So far this season, the Tigers are a mediocre 19-19 on their home turf. Considering the past, .500 is significantly below average. Since 2009, Detroit is a gaudy 254-151 at home, but that trend is shifting. On the road this year, the Tigers' 22-13 record is the second best in baseball only to the Milwaukee Brewers (27-15). The Oakland Athletics (23-15) are also in the conversation.
Speaking on a conference call Tuesday, Cal Ripken Jr. of Turner Sports was asked about the dynamic of home versus road play as a former player. What, exactly, helps make a team and clubhouse flourish away from the home fans?
"It becomes a confidence thing, and then people come up with the expression that you're 'road warriors,'" Ripken said. Oftentimes, all it takes is one string of wins on the road to get a team hot, and then, the victories start to pile up in bunches without explanation.
"Sometimes, when you play well on the road, you're scoring first. Many times, in playoff baseball (the home team) starts to get pressured (in such a scenario)," Ripken said. "So I look at do they score first? Do they have a lead? And then I look at confidence."
This past weekend in Cleveland, the Tigers personified Ripken's claims. They scored first in every game, which provided the team with some much overdue confidence. Then, they rode those early leads to more runs, and eventually, wins. That happened again Tuesday night against the Texas Rangers in an 8-2 win.
The series before, the Kansas City Royals had turned the exact same trick on Detroit, jumping out to quick leads in every game and making the home fans groan in the process, leading to some notable frustration in the home dugout.
Pressure, as Ripken said, could explain plenty from Detroit's perspective. After falling short of World Series aspirations in 2012 and 2013, fans are hungering—perhaps expecting—a title winner in 2014. They seem to hang on every pitch at Comerica Park this season, expecting runs, dominating pitching and victories on a nightly basis. When it doesn't happen, frustration sets in, and that can carry over on the field, leading players to press, especially in big spots late in games.
On the road, Detroit is free from any such constraints, and can calmly play their own game away from the ebb and flow of their jumpy crowd at Comerica, which has become downright salty lately, booing several Tigers' stars in the wake of their miserable performances on the home diamond.
Perhaps this year, the Tigers just feel more comfort digging into the batters box or taking the mound on the road. There, they feel no such stress to perform well, look superhuman and win consistently, and thus, the ability to quit thinking, relax, play and win becomes much easier.
As Ripken said, having the last at-bat is nice, but it's not always the advantage it's cracked up to be, especially if the pressure to come back should intensify throughout a home game. That's certainly proven to be the case for Detroit, which has only three notable late inning comeback wins to their credit at home this season, a departure from the "rally cat" norm which has gone along with the fantastic home records of the past five seasons.
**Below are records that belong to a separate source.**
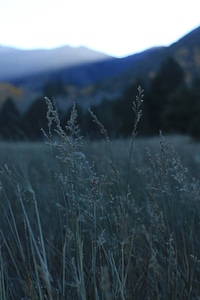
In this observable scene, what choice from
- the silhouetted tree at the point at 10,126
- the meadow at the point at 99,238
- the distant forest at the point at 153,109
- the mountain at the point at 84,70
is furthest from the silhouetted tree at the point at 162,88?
the meadow at the point at 99,238

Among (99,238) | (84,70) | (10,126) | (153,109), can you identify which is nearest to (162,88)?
(153,109)

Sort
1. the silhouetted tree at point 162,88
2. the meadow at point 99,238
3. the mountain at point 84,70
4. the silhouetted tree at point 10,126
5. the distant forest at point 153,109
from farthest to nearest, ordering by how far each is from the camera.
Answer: the mountain at point 84,70, the silhouetted tree at point 162,88, the distant forest at point 153,109, the silhouetted tree at point 10,126, the meadow at point 99,238

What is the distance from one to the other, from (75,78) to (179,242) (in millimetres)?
36950

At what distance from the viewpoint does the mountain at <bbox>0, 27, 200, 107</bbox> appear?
22.9 metres

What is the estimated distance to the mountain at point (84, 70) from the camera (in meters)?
22.9

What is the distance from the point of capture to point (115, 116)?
1939cm

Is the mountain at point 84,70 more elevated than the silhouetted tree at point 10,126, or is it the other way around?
the mountain at point 84,70

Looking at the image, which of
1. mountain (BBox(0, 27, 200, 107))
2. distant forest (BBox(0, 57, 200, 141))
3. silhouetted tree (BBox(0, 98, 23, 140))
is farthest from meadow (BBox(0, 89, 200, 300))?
mountain (BBox(0, 27, 200, 107))

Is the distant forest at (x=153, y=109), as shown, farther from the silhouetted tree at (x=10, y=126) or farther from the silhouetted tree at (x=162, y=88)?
the silhouetted tree at (x=10, y=126)

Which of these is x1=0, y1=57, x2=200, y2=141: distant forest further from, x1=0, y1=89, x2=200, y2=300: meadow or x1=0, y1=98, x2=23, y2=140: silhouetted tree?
x1=0, y1=89, x2=200, y2=300: meadow

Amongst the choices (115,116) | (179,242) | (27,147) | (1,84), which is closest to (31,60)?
(1,84)

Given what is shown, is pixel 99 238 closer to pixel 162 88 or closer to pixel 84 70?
pixel 162 88

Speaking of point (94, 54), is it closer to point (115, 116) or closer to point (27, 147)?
point (115, 116)

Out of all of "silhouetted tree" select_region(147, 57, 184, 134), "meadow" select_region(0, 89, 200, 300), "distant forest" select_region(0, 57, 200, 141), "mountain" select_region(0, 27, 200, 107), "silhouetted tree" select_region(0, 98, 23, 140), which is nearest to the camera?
"meadow" select_region(0, 89, 200, 300)
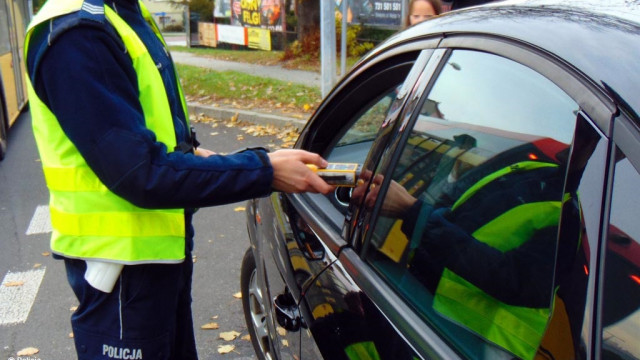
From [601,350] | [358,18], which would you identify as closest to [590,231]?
[601,350]

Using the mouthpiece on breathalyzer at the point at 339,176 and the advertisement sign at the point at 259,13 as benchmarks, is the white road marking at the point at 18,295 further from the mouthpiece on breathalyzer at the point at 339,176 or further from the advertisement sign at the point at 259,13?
the advertisement sign at the point at 259,13

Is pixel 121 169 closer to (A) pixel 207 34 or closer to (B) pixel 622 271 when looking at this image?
(B) pixel 622 271

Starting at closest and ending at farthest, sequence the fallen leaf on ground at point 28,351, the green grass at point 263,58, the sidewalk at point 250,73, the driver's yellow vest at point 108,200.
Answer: the driver's yellow vest at point 108,200 < the fallen leaf on ground at point 28,351 < the sidewalk at point 250,73 < the green grass at point 263,58

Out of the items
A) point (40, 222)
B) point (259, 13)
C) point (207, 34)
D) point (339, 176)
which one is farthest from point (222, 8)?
point (339, 176)

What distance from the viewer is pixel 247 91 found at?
11727 millimetres

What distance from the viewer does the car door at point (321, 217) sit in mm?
2063

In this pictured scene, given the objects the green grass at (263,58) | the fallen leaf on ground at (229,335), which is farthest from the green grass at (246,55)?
the fallen leaf on ground at (229,335)

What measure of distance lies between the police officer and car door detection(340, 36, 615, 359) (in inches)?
11.2

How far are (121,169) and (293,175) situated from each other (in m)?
0.46

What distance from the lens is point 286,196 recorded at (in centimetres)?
267

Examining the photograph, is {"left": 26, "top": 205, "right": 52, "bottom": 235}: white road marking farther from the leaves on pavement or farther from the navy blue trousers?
the navy blue trousers

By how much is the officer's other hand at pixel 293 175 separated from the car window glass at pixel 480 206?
0.56ft

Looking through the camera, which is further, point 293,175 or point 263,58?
point 263,58

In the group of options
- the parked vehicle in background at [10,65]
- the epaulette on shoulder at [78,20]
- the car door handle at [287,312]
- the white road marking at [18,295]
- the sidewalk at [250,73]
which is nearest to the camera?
the epaulette on shoulder at [78,20]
In a year that will be full of parallels related to the 1984 squad considering the 20 year anniversary beckons, the most useful one is this: that team also became comfortable away from Detroit, going 51-29 on the road.
Assuming the 2014 Tigers are able to play above .500 at home the rest of the way like they have in the last few years, the early confidence gained from gutting out road wins could prove to be massive later in the year.